The nation states and international institutions at the center of security discussions now are shifting their approach. For instance, the U.S. has affirmed and moved to institutionalize its commitment to address the national security implications of climate change under the Biden Administration. In doing so, it is joining an increasing number of other nation-states (the UK, France, Sweden, Germany and New Zealand) that have also developed institutional arrangements and plans for their national response to climate insecurity.

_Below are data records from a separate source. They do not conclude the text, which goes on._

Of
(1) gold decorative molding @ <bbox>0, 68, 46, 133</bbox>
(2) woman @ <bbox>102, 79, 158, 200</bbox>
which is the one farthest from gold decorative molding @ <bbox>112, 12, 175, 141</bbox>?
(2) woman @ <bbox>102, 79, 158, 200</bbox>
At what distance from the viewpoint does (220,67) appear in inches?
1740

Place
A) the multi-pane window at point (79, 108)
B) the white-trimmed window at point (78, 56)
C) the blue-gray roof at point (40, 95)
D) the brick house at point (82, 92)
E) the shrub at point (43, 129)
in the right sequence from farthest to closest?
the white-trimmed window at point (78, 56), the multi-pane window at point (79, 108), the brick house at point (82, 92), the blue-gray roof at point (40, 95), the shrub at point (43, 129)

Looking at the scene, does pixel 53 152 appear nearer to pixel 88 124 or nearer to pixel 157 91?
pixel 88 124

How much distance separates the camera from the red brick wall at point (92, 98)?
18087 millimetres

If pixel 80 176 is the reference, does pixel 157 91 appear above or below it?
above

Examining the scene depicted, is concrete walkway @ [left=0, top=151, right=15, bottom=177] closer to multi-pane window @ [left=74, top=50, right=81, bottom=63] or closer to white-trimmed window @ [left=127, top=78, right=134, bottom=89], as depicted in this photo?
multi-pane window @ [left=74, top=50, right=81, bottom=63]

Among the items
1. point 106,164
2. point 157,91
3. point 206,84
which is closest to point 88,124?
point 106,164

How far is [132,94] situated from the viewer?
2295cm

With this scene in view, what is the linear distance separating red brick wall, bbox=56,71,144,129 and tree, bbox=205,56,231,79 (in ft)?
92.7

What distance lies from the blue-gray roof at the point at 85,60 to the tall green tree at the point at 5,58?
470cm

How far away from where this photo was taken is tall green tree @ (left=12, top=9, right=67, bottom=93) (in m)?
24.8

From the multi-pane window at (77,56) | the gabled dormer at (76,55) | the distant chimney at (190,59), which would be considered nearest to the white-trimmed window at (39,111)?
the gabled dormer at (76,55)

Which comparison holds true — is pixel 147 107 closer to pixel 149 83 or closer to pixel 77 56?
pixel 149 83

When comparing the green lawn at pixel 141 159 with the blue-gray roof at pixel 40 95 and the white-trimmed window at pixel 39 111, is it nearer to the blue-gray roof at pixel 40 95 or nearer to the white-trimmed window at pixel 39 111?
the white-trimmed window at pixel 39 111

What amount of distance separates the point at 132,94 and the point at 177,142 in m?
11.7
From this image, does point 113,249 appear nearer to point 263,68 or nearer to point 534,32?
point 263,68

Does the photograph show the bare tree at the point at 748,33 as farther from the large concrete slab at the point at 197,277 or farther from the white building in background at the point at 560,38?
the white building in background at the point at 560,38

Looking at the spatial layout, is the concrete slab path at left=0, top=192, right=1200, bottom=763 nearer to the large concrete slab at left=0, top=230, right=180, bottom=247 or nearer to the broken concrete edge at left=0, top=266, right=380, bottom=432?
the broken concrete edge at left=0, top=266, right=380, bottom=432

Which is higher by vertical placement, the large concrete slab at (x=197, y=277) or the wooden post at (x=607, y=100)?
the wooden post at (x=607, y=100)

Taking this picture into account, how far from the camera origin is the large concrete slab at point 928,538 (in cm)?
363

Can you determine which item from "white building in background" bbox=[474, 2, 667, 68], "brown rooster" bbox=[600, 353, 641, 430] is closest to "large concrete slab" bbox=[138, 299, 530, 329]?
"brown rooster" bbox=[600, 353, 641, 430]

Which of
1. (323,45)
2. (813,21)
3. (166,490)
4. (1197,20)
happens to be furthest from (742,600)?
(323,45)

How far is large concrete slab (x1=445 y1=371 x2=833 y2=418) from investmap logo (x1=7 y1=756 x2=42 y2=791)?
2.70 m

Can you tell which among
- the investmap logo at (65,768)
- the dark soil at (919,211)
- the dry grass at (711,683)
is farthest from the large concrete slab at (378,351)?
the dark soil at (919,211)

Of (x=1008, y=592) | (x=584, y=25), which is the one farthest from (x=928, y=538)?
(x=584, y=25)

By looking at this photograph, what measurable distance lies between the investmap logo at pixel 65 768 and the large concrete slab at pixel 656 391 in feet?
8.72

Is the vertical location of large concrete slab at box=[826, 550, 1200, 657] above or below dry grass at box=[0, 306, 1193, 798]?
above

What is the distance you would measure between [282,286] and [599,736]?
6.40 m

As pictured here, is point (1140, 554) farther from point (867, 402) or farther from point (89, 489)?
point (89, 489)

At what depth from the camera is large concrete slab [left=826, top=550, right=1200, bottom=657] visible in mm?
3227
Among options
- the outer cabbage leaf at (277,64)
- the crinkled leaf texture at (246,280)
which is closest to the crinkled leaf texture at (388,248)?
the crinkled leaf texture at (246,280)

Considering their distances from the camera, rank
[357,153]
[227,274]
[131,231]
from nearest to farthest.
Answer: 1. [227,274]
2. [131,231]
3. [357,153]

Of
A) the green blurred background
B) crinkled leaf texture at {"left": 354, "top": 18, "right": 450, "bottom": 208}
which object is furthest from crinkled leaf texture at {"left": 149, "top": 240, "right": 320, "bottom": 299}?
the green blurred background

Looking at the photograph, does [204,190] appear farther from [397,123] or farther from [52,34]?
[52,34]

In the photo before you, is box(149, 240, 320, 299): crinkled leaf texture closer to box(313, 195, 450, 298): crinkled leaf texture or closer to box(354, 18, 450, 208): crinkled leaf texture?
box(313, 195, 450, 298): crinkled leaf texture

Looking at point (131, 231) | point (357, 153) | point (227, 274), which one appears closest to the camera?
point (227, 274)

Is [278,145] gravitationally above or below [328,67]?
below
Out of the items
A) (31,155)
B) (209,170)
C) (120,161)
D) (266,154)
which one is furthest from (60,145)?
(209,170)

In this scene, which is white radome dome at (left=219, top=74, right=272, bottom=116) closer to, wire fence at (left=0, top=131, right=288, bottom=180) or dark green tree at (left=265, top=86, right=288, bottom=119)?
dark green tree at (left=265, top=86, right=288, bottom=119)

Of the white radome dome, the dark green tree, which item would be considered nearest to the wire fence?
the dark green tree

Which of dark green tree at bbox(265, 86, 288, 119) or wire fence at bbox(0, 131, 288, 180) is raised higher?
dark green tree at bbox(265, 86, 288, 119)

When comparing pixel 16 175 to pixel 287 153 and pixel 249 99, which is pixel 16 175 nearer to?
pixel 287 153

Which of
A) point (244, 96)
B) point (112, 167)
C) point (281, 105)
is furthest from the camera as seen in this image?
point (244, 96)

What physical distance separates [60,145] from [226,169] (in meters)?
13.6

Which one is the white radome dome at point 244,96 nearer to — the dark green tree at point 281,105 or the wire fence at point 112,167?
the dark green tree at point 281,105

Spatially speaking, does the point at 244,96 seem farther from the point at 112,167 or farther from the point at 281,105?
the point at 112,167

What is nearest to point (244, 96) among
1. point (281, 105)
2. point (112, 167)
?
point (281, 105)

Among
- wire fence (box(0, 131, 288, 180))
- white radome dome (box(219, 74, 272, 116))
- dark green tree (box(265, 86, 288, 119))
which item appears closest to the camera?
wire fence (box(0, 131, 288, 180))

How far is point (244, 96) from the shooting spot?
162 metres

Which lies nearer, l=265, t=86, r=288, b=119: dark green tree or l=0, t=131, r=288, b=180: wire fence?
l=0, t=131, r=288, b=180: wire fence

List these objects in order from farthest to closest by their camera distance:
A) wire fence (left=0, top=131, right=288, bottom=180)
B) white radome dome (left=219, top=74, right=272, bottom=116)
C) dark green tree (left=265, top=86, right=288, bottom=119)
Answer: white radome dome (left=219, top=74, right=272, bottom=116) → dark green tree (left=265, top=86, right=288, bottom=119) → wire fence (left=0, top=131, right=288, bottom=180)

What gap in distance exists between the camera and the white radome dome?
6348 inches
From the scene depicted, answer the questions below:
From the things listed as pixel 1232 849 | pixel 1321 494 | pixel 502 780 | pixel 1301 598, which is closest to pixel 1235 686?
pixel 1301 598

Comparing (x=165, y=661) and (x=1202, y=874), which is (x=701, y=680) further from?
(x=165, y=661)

The issue is also taking center stage at the international level. The General Assembly passed a resolution on this issue in 2009, and the UN Climate Security Mechanism was established in 2018. The Security Council has also given its sustained attention to the problem. Its September 2021 debate was the  seventh public dialogue on the international security implications of climate change since 2007. This debate featured majority support for expanding the Security Council’s role in addressing climate change as an international security concern, even if Russia’s veto in December of that year prevented a resolution formalizing the UNSC’s role in providing climate security. (Ongoing informal discussions also have continued through the Arria Formula debates in the Security Council since 2013.)

While China and India joined Russia in outlining concerns about overreach or the replication of discussions that should take place elsewhere, it was telling even here that they did not question the potentially devastating impacts of climate change or the capacity for these manifestations to contribute to insecurity.

Beneath this growing consensus, however, are a series of differences. These are not just about the appropriateness of the UN Security Council as a forum for the discussion of climate change. Nor are they limited to differences of opinion about the specific pathways from climate stress to conflict, or the role of the military as an agent for achieving security.

They are often an attempt to grapple with a broader and more fundamental issue: Whose security matters?